Friday, December 4, 2009

GIVING THANKS ON THE LOWER SALT



I set my brother up with a lightweight fly-fishing outfit for his birthday about a year ago. He loves to fish. We said we'd celebrate on a river when he was finished with the rehabilitation program at a methadone clinic. And we did. With our father, we celebrated his freedom from heroin, and methadone, the day before our Thanksgiving feast this year. The river was the Lower Salt, a tailwater trout fishery in the Sonoran Desert just thirty minutes from my brother's home. There are saguaro cactus on the rugged ridgelines and palo verde trees along the river's banks.

Trent is fourteen years younger than me. We've always been close in a big-brother/little-brother kind of way but over the past several years he's become a best friend and my screenwriting partner. Our writing partnership got started when he was in a detox clinic, kicking heroin. He sounded miserable when we talked on the phone. I said, "This has the all makings of a classic movie formula: the protagonist is having the worst day of his life when an even bigger challenge confronts him." I asked, "What's the worst thing that could happen to you right now?" "Zombies," Trent said. And Junk Sick was born.

Over the next two years we learned how to write a script and wrote one. We learned how to make a Hollywood pitch and we've pitched Junk Sick more than a dozen times so far, getting, like flyfishers do, everything from looks to plucks and, occasionally, that exhilarating strike. Our script has been under consideration by an indie studio for over a year now but they've yet to give it the green light. We've come close with two other studios during this time but we still haven't landed a Deal. Last month, Junk Sick was one of 10 Finalists for the Dark Hart Screenplay Award at the 2009 Spooky Movie Film Festival.

Being flyfishers, it's in our nature to wake early and try again. And it doesn't hurt that Trent's a musician and I'm a poet: rejection is part of our daily lives.



The people I've met in the drug rehab world during this journey with Trent are always quick to remind me that "Trent is a miracle." He is among that 1% that not only survive addiction but live to thrive again. Our friend Colin, a drug rehab specialist and a screenwriter, too, stressed how important it is for an addict to find something that matters more to him than his particular drug. When you understand the nature of a drug like heroin, and the physical changes it actually makes to how a person's brain functions, you appreciate what a tall order that is.

Fortunately, Trent found that sense of purpose in screenwriting.
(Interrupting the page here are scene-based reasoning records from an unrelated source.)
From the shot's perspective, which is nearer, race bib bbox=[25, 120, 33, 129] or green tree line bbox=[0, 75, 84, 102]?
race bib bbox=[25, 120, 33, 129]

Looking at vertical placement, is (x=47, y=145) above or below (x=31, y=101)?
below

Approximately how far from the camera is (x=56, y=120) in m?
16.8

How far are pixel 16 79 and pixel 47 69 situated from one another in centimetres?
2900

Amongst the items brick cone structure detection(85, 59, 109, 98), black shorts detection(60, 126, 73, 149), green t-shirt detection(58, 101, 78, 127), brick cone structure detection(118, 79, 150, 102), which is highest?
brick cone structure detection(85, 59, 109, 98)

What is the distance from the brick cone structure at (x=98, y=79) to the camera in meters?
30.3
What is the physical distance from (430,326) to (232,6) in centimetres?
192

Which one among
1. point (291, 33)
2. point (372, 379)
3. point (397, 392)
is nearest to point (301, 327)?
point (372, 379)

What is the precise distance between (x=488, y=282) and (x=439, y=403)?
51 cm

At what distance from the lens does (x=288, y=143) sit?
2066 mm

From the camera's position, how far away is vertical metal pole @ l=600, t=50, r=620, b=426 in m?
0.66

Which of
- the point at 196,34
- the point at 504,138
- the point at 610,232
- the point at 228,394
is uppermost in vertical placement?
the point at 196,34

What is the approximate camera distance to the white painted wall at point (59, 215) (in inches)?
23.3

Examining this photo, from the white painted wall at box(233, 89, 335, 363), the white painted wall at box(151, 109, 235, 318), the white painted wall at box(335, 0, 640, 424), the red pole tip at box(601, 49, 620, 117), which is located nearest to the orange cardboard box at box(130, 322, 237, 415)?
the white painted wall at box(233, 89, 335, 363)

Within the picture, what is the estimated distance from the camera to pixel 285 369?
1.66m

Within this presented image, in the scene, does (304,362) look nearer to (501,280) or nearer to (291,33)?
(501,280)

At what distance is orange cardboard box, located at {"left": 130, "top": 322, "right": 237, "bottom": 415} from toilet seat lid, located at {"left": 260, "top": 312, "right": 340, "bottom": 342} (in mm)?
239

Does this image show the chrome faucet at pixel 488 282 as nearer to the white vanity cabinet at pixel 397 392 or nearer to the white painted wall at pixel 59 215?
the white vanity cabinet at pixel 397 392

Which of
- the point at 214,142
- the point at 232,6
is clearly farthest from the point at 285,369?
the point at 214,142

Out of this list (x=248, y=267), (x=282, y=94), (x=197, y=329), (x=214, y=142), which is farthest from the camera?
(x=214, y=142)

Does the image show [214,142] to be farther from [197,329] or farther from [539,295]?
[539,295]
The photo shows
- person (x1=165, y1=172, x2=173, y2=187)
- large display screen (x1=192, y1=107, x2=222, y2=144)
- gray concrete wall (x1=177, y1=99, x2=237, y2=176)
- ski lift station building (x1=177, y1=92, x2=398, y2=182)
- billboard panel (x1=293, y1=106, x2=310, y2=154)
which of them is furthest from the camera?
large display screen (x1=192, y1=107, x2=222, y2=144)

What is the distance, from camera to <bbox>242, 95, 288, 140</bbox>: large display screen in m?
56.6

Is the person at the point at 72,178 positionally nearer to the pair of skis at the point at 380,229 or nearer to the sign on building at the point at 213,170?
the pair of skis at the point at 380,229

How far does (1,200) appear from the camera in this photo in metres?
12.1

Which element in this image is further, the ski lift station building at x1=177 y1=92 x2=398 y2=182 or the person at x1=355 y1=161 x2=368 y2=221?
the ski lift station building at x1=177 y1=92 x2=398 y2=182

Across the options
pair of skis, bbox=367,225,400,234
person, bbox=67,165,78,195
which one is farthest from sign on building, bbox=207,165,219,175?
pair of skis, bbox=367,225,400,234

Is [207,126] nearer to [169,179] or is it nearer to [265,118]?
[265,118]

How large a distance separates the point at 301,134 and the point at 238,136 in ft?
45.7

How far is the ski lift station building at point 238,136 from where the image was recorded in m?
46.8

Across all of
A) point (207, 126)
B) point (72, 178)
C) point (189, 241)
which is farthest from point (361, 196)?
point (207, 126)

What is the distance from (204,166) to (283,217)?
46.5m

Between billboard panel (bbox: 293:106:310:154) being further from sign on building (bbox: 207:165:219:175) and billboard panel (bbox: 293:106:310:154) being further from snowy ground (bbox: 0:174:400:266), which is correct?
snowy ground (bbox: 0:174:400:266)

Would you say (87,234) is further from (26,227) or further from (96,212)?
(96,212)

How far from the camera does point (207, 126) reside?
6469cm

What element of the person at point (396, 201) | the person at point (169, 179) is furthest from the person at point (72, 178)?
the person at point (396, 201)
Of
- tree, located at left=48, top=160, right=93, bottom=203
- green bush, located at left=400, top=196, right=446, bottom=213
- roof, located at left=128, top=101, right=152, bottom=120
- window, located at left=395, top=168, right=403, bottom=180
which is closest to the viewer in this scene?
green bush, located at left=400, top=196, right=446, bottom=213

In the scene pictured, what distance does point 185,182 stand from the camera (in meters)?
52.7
A life-long horror film fan, he always dreamed of writing a movie himself. Right now, he is writing a new script and an article under the working-title, "Writing Myself Clean: How Horror Saved My Life."

My Thanksgiving trip, and our heroin-and-methadone-free fly-fishing celebration, became all the more poignant for me this morning. I received an e-mail from a woman I loved many years ago. She wrote to tell me that her little sister recently died an alcohol-related death. She was Trent's age. Memories of our much-younger siblings tagging along with us on dates came rushing back. So many smiles. So much laughter. My heart is broken.